Task to carry out
From the data below, repeat exactly the lines from the line with "width:22% !important;" to the line with "width:63% !important;", both included.

★ ★ ★ ★ ★

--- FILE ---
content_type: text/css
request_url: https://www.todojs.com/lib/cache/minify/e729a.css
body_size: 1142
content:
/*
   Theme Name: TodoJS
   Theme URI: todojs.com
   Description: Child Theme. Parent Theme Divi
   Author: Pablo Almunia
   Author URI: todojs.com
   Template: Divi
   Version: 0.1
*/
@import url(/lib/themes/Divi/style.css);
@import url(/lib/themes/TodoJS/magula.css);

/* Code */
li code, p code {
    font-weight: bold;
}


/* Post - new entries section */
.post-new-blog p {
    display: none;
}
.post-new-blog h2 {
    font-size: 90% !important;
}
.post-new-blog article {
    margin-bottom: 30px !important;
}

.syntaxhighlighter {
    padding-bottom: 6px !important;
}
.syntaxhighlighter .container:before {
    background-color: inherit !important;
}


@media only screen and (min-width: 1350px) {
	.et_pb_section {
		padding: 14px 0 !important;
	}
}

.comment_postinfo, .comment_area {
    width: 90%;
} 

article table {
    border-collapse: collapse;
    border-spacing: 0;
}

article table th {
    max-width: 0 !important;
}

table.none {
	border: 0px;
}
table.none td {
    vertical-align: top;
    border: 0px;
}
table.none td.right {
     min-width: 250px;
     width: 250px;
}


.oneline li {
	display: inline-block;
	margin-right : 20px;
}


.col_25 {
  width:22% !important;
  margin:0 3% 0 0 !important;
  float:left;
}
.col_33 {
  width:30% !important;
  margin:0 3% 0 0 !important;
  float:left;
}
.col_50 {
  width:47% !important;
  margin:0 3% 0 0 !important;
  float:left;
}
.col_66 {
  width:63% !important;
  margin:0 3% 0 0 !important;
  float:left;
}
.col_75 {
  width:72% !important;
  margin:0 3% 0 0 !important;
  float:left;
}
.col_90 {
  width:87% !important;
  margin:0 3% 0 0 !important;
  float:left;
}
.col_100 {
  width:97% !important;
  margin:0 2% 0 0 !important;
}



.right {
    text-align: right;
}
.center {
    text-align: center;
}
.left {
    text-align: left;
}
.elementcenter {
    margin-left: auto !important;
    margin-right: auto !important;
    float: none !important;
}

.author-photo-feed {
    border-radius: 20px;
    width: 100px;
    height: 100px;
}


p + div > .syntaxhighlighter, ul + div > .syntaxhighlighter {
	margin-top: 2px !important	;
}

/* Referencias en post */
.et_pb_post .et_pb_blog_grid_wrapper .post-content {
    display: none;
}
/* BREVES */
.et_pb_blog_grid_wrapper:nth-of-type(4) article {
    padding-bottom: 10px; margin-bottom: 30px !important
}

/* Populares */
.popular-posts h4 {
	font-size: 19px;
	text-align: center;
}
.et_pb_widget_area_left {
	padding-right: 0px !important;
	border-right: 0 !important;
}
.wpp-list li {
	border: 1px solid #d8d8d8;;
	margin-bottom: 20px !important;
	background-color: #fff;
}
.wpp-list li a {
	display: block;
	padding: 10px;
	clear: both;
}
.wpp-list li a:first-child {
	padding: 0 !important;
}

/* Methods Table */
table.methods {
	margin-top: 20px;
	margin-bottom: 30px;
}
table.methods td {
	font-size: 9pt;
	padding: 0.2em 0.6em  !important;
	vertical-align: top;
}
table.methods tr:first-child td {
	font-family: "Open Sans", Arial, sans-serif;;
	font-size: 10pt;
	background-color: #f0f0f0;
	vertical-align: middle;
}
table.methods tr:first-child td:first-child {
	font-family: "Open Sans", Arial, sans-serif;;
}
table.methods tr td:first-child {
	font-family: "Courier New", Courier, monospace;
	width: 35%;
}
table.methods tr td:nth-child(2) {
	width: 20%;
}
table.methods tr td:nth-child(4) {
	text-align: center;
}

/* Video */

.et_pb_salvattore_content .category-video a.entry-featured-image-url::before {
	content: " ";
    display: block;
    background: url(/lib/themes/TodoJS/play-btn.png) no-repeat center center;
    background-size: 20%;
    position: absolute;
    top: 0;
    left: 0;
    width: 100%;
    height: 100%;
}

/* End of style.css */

★ ★ ★ ★ ★

Result of this exercise
  width:22% !important;
  margin:0 3% 0 0 !important;
  float:left;
}
.col_33 {
  width:30% !important;
  margin:0 3% 0 0 !important;
  float:left;
}
.col_50 {
  width:47% !important;
  margin:0 3% 0 0 !important;
  float:left;
}
.col_66 {
  width:63% !important;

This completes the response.